Antlytics filters known bot User-Agents at the point of data ingestion. Requests from recognised crawler strings (Googlebot, Bingbot, AhrefsBot, and others) are dropped before they reach your dashboard.

What this does not catch:

Bots that spoof legitimate User-Agent strings (e.g., pretending to be Chrome)
Headless browser-based scrapers
Click farms using real devices

No analytics tool catches everything. The goal is to filter the obvious noise, not to achieve perfect accuracy.

Identifying suspicious traffic patterns

When you see something unusual in your referrers, check a few things:

Does the referrer domain exist? Open the domain in a new tab. A legitimate referrer has a real website.
Did the traffic convert? Bot traffic almost never completes conversion goals. If 200 visits from a referrer produced zero goal completions, that's a signal.
Is the spike consistent or a one-day event? Genuine traffic from a new source tends to have a natural decay curve. A single-day spike with no follow-up is suspicious.
What pages did they visit? Bots probing for vulnerabilities visit paths like /admin, /wp-config.php, and .env. Real visitors visit your actual content.

What Antlytics filters by default

Antlytics filters:

Known crawler and bot User-Agents
Requests with X-Antlytics-Skip: 1 header (for first-party proxy setups where you want to exclude certain requests)
Localhost and private IP addresses (development traffic)

Your own visits during development are not filtered by default. Use a staging environment, or browse your production site in an incognito window with extensions disabled to avoid inflating your own data. See troubleshooting for tips on verifying your install without polluting live counts.

When bot traffic is actually your problem to solve

Aggressive bot traffic can affect more than just your analytics — it can put load on your server and inflate your bandwidth costs. If you're seeing sustained high-volume bot requests:

Review your web server logs (not analytics — logs capture everything including filtered bot requests)
Consider rate limiting at the CDN or reverse proxy level
For Next.js on Vercel, Vercel's built-in bot protection filters many bad actors before requests reach your application

Analytics cleaning is about data quality. Server-level protection is about performance and cost. Both matter, but they're different problems.

FAQ

Why is my traffic suddenly much lower than last week? A drop could mean a bot that was inflating your numbers has stopped, or that legitimate traffic has declined.
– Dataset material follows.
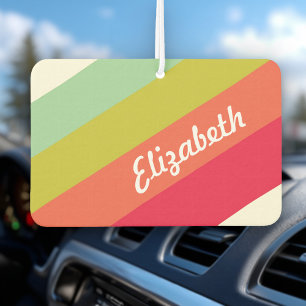 Pastel Rainbow Personalisiert Name Autolufterfrischer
Compare your goal completion rate — if it stayed steady or improved, the drop in raw visits is probably noise leaving the data.

Can I manually exclude a spam referrer? Antlytics does not currently support custom referrer exclusion rules in the dashboard. Known spammers are filtered at the ingestion layer. For one-off spam events, the cleanest approach is to note the date range and mentally exclude it when reviewing trends.
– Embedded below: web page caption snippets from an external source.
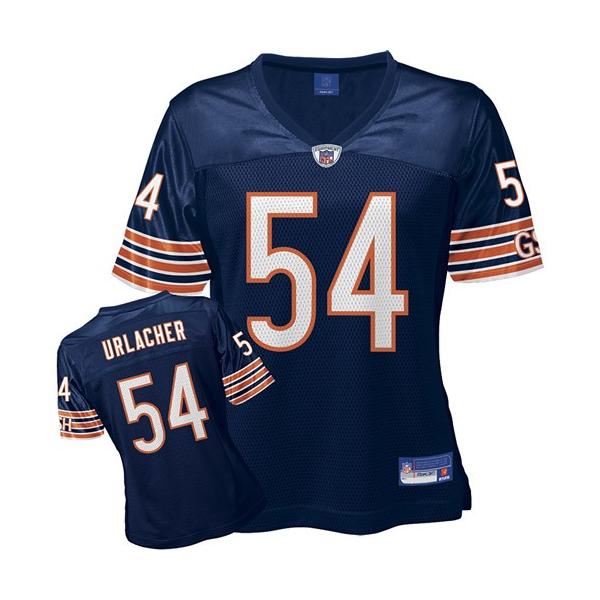 [Rbk Team Jersey] URLACHER Chicago #54 Womens Football Jersey - Brian Urlacher Womens Football Jersey (Blue)_Free Shipping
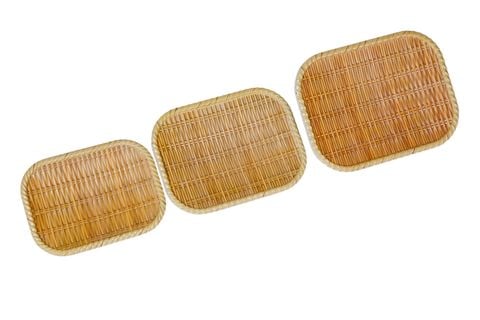 Dĩa Melamine Giả Tre Chữ Nhật VCP - 3 Size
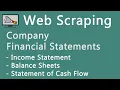 Web Scraping Company Financial Statements To Excel For Financial Analysis Using Python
Is it worth worrying about bots if my site is small? If your site gets fewer than a few thousand visits per month, bots represent a larger percentage of that traffic. A single bot scan can make your traffic look significantly higher than it is. For small sites, treat raw visit counts with some scepticism and focus on conversion metrics instead.

Do privacy-first tools attract more bot traffic than GA? No. Bots target sites, not analytics tools. What changes is that GA has more sophisticated bot filtering than most independent tools. Antlytics filters known bots — the trade-off is that less-recognisable bots may pass through.